Document section:
****************************************

The postal service announced that it was annihilating the leftovers. Let's not be hasty, said Lesperance, the retail manager for the Detroit District.

He sounded a few alarms. Roy and the wildlife service got involved. Sen. Rob Portman, R-Ohio, dialed the deputy postmaster general.

Ross started lobbying. Early converts included Democratic senators Carl Levin and Debbie Stabenow of Michigan and Rep. Michael Grimm, R-N.Y.

But the legislative jungle was dark and tangled.

Tigers elevate tiger campaign

Grimm was a friend to the cause, but he's under federal indictment for fraud, tax evasion and perjury, which lessens his influence considerably.

Ross made another early friend of a congressman who's fond of tigers and the Tigers, but he's from back east, and he opted to stay in the shadows. There was grumbling that the money raised goes overseas, though of course, that's where the rhinos and elephants are.

****************************************

Information supplied:

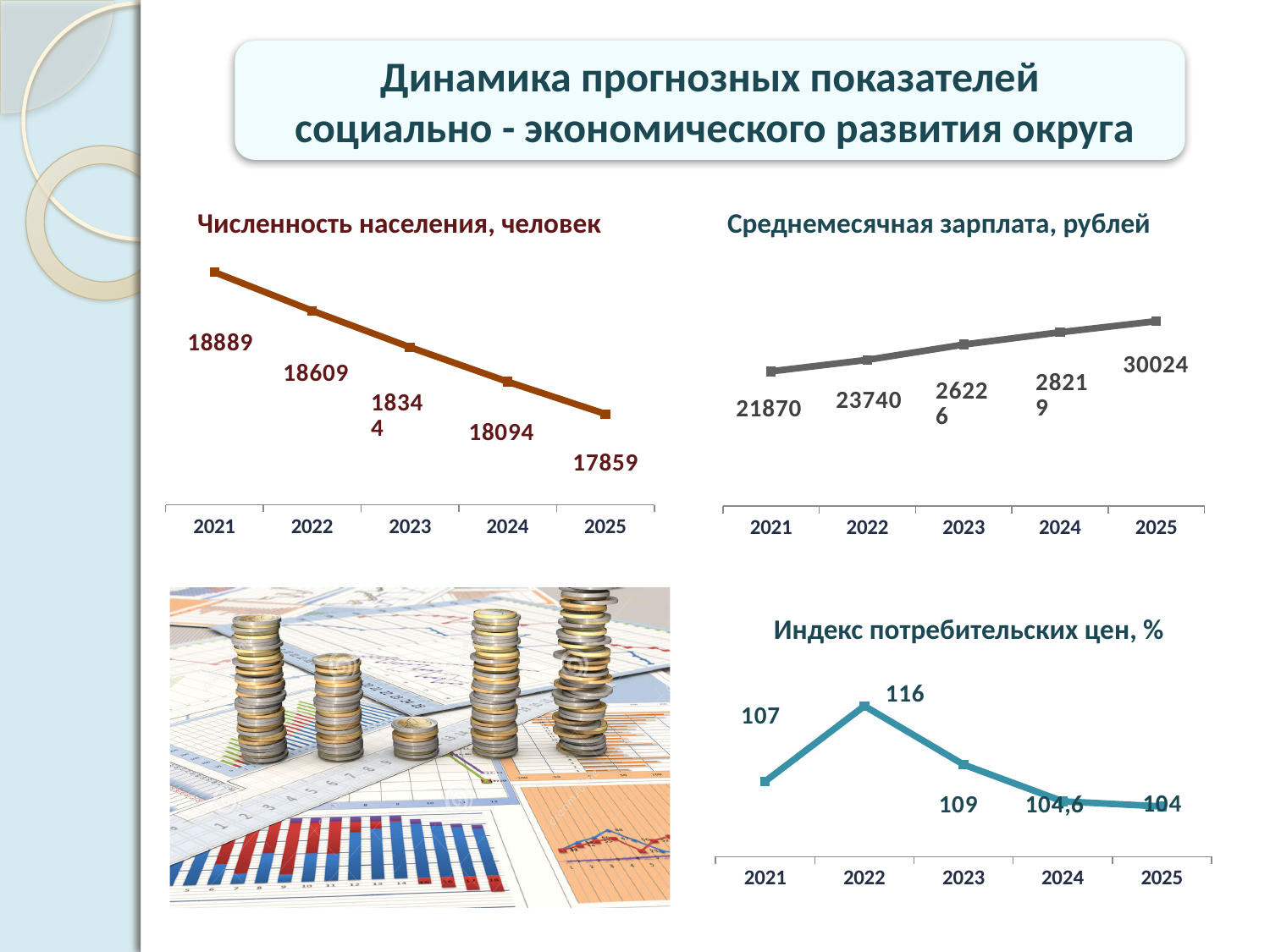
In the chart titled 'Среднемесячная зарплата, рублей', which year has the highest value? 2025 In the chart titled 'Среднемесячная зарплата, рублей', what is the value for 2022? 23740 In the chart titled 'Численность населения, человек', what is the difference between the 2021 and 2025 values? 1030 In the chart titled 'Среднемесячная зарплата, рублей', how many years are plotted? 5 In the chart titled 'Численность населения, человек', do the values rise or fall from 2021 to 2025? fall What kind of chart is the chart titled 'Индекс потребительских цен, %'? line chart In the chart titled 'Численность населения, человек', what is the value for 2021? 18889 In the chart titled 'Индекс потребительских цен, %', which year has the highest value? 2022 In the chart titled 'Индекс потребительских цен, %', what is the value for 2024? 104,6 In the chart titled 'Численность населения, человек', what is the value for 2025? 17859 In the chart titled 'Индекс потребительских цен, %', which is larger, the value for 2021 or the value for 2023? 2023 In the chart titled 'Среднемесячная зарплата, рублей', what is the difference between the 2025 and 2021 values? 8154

****************************************

Instruction 1:
From the postal service passage, quote the part that opens with the words containing "Grimm was a" and closes with "and elephants are.", copying it word for word.
Instruction 2:
Pick up the postal service passage where it stops and continue it.

Written response 1:
Grimm was a friend to the cause, but he's under federal indictment for fraud, tax evasion and perjury, which lessens his influence considerably.

Ross made another early friend of a congressman who's fond of tigers and the Tigers, but he's from back east, and he opted to stay in the shadows. There was grumbling that the money raised goes overseas, though of course, that's where the rhinos and elephants are.

Written response 2:
Meanwhile, it's an election year, which means House members are home campaigning and the legislative session is short and densely packed.

Ross kept swinging. Along with Dombrowski and pitcher Max Scherzer, a former University of Missouri Tiger, she had spoken at a press conference the previous season on a Tigers road trip to Washington, D.C.

The groundswell grew.

"They tell us," she says, "that the recognition of the Tigers being behind the stamp helped elevate its status."

Tigers may not be as American as apple pie, but baseball is. Everything fell into place, and the wildlife triumphed.